▶ **Provided information**:
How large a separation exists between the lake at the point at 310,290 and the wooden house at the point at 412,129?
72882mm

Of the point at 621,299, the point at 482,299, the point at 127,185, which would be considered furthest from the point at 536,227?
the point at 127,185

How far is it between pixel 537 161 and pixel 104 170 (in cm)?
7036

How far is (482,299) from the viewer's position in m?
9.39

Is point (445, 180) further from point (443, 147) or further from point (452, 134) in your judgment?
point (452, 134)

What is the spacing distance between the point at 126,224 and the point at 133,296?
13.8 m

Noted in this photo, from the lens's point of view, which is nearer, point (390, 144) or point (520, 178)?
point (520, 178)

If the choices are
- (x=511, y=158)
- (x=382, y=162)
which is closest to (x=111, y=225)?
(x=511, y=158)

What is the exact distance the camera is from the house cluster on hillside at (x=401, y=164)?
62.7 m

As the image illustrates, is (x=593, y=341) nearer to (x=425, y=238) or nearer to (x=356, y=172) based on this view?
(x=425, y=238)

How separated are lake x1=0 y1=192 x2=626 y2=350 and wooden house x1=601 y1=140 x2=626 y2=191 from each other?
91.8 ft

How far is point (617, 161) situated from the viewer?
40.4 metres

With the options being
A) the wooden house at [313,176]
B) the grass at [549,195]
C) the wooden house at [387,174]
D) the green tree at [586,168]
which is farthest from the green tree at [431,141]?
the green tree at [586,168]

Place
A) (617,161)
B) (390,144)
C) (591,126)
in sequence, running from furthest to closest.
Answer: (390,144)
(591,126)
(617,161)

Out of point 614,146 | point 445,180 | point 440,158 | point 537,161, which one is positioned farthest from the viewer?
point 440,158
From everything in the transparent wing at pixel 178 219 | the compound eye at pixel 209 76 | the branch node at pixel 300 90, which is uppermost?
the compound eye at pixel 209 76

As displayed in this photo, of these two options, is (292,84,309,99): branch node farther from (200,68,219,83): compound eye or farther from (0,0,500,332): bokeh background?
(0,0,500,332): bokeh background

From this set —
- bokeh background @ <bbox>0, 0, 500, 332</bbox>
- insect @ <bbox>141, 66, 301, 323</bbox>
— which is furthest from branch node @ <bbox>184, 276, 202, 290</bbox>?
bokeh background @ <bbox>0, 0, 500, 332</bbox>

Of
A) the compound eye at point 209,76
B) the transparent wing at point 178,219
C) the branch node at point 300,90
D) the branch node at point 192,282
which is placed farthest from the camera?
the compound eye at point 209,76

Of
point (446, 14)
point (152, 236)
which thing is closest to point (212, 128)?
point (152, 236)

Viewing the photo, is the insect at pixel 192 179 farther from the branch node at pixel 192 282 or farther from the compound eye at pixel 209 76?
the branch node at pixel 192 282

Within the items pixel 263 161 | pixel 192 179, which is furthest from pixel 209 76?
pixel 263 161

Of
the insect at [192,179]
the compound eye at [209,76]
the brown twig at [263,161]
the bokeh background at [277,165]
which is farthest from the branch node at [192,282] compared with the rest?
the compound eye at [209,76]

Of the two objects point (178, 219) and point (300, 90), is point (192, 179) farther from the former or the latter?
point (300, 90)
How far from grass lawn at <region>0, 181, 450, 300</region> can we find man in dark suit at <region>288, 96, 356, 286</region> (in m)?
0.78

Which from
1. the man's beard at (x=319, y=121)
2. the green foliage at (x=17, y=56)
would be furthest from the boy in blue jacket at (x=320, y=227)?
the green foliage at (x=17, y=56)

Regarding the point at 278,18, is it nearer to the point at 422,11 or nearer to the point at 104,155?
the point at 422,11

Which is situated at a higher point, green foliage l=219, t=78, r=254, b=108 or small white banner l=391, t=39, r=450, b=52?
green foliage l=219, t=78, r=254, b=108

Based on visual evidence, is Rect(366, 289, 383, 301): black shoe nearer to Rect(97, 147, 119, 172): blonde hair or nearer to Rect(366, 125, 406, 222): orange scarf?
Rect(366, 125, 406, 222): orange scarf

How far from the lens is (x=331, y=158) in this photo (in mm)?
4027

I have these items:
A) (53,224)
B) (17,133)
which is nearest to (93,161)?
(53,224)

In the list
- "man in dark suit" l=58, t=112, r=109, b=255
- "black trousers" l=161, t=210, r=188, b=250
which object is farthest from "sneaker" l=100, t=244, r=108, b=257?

▶ **Work instructions**: Add 88 to each distance and coordinate given in the answers, and write out every line again in full, starting at the one that contains "How far from the" and ending at the end of the entries.

▶ **Exercise output**:
How far from the lens is (x=331, y=158) in this photo (in mm)?
4115

I have these items:
A) (53,224)
B) (17,133)
which is nearest to (93,161)?
(141,312)

In the list
- "man in dark suit" l=58, t=112, r=109, b=255
- "black trousers" l=161, t=210, r=188, b=250
which object is farthest from "sneaker" l=100, t=244, r=108, b=257?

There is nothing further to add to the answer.